Dublin-based budget airline RyanAir has become the latest aviation company to feel the effects of the pandemic after suffering an 80 percent drop in business following the first lockdown.

It had just 17.1 million passengers in the six months to September, compared to 85.7 million in the same period a year ago, meaning a profit of more than 1 billion euros ($1.164 billion) for the period last year had turned into a loss of 196 million euros.

With all but essential travel banned under the revised lockdown, business will be hit even harder, but RyanAir chief Michael O'Leary told the BBC passengers with existing reservations will not be given refunds.

"If a flight is operating then no, we will not be offering refunds," he said. "But what customers can avail of is our change facility and we've waived the change fee so if they have booking in November they can change it and move it to December or January if needs be."

Economic forecast group EY Item Club has revealed that business borrowing from banks this year is likely to be up five-fold on 2019's figure, as companies seek to stave off slumps in sales-related income.
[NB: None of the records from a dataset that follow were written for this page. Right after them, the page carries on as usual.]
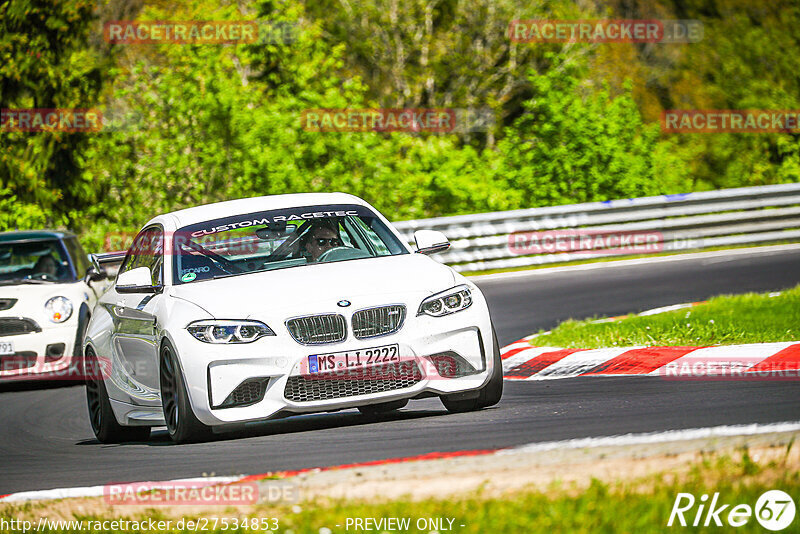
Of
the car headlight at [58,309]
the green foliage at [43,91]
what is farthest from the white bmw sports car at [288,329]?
the green foliage at [43,91]

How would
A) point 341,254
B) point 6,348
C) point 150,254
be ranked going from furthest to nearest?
point 6,348, point 150,254, point 341,254

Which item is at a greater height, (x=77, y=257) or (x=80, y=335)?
(x=77, y=257)

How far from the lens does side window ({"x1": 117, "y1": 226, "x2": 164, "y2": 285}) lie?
8472mm

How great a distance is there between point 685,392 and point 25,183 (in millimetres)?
17639

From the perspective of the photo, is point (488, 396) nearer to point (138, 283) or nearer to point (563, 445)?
point (563, 445)

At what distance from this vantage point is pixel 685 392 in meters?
7.79

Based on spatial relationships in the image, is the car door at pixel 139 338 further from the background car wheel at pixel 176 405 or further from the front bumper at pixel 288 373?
the front bumper at pixel 288 373

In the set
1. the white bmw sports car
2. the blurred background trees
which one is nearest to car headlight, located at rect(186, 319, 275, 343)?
the white bmw sports car

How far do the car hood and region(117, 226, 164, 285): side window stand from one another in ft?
1.81

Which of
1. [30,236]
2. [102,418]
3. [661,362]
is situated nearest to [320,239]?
[102,418]

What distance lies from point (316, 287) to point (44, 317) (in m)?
6.05

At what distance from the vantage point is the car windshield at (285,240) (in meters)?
8.30

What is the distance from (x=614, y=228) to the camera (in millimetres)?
20391

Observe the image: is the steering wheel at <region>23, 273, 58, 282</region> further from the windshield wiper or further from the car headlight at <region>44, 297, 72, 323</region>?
the car headlight at <region>44, 297, 72, 323</region>
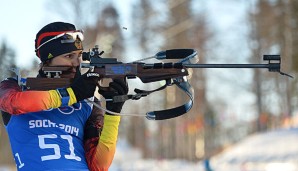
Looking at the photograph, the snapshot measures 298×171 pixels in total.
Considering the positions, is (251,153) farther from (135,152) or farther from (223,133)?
(223,133)

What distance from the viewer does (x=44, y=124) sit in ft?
12.6

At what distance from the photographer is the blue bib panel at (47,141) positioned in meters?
3.76

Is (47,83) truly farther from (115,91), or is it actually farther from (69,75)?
(115,91)

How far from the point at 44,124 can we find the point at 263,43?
98.4ft

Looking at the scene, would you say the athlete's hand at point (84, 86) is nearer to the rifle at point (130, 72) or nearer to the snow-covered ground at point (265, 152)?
the rifle at point (130, 72)

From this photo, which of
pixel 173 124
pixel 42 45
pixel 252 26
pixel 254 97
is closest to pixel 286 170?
pixel 42 45

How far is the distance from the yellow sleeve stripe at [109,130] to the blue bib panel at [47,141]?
146mm

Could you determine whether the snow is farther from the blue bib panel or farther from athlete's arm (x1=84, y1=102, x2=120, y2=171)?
the blue bib panel

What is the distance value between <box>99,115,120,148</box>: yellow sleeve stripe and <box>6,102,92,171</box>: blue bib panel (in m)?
0.15

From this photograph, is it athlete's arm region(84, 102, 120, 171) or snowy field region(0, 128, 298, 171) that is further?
snowy field region(0, 128, 298, 171)

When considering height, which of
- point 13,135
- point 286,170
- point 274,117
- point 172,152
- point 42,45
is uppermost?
point 42,45

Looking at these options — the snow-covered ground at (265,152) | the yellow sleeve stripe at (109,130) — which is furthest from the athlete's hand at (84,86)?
the snow-covered ground at (265,152)

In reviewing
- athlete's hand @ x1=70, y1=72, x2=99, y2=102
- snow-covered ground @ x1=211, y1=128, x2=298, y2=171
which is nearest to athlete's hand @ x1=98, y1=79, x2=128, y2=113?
athlete's hand @ x1=70, y1=72, x2=99, y2=102

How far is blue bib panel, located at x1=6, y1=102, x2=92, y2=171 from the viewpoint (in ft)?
12.3
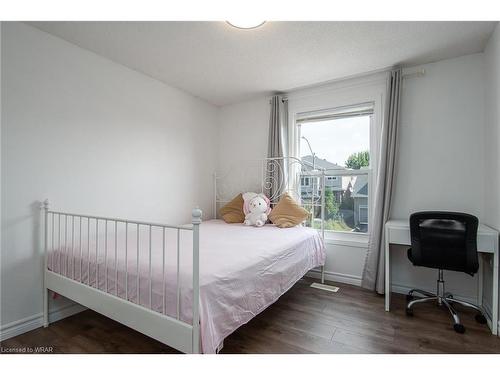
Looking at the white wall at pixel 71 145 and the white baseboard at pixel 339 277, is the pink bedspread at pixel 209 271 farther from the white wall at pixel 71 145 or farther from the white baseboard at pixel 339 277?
the white baseboard at pixel 339 277

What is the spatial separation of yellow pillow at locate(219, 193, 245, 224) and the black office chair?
1.90 m

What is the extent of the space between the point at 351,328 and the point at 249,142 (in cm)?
256

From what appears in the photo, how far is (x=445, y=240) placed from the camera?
208 centimetres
Net borrowing from banks between January and August this year was 43.2 billion pounds, compared to just 8.8 billion for the same period in 2019.

"Financial services firms entered the pandemic in a position of capital strength and have supported the economy and business to unprecedented levels since March," said Omar Ali, UK financial services managing partner at EY. "However, rising unemployment and the ongoing challenges faced by small businesses mean the outlook for the sector is testing."